Chestermere - Strathmore MLA Leela Aheer was in Calgary ramping up her run to be the next leader of the United Conservative Party and Premier of Alberta.

Speaking to about 100 supporters in North East Calgary, Aheer laid it out on the line in her speech to the attendees. She stated that the party has made mistakes in the past, but the party has grown stronger and learnt from the past.

The UCP candidate said that the next leader has to be someone that is humble and be willing to be a team player "(We need) a leader that doesn't stand in front of you, but someone who stands beside's you, someone whose shoulders you stand on."

Aheer said that being the leader of the UCP will ultimately mean finding where the talent lies in the caucus, "I think the biggest issue that we've had in the past is that there just wasn't that ability to bond and find out where everybody's talents and strengths were."

She added that so much can be accomplished when everyone works together for one common goal, " [T]hink about what we can actually accomplish if we work together. And if we have solid policies that are Alberta-based policies that are centred and grounded in conversation and consultation, you just have a very different buy-in." She continues to say that the next premier will have to act like a choir director, "You have to have a conductor that understands the various talents and gifts of all of those people."

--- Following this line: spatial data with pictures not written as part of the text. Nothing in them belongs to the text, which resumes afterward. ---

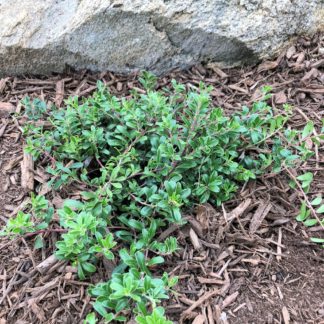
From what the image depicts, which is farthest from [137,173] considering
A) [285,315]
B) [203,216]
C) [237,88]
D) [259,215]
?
[237,88]

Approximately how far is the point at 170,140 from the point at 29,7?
5.93 feet

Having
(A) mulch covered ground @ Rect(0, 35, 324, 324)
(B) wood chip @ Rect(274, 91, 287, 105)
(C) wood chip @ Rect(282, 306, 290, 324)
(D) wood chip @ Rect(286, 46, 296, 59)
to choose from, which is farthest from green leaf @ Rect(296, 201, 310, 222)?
(D) wood chip @ Rect(286, 46, 296, 59)

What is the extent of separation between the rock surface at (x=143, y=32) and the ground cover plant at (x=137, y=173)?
641 millimetres

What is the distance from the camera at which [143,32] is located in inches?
128

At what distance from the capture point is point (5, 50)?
3.30m

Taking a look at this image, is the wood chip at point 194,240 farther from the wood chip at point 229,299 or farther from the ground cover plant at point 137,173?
the wood chip at point 229,299

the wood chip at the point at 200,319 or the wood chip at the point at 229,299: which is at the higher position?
the wood chip at the point at 200,319

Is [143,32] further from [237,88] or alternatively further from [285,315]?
[285,315]

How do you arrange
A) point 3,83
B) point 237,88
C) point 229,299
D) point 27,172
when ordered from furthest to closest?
point 3,83, point 237,88, point 27,172, point 229,299

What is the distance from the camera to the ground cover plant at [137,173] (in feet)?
6.46

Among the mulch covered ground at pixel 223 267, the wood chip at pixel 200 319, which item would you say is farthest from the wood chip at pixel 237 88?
the wood chip at pixel 200 319

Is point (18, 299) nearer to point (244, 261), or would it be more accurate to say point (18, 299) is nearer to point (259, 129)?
point (244, 261)

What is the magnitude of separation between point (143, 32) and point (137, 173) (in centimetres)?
140

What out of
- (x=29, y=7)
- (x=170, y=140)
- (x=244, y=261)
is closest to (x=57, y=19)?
(x=29, y=7)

Two areas in which the party will need to address after a new leader is elected are listening and consultation Aheer openly stated.

When asked about the news release from 72 municipalities mayors, and reeves across Alberta, and the National Police Federation, regarding the implementation of a provincial police force, Aheer said that it shows to her that the province hasn't consulted enough on the issue, "We haven't consulted enough (regarding the issue of a provincial police force).

"(Alberta has) a lot of rural areas that are really frustrated, so we have a lot of work to do. The question I would ask you back is that if we were to have provincial police or have a rural police force, are you actually changing and fixing the issues that (rural Albertans) are facing?"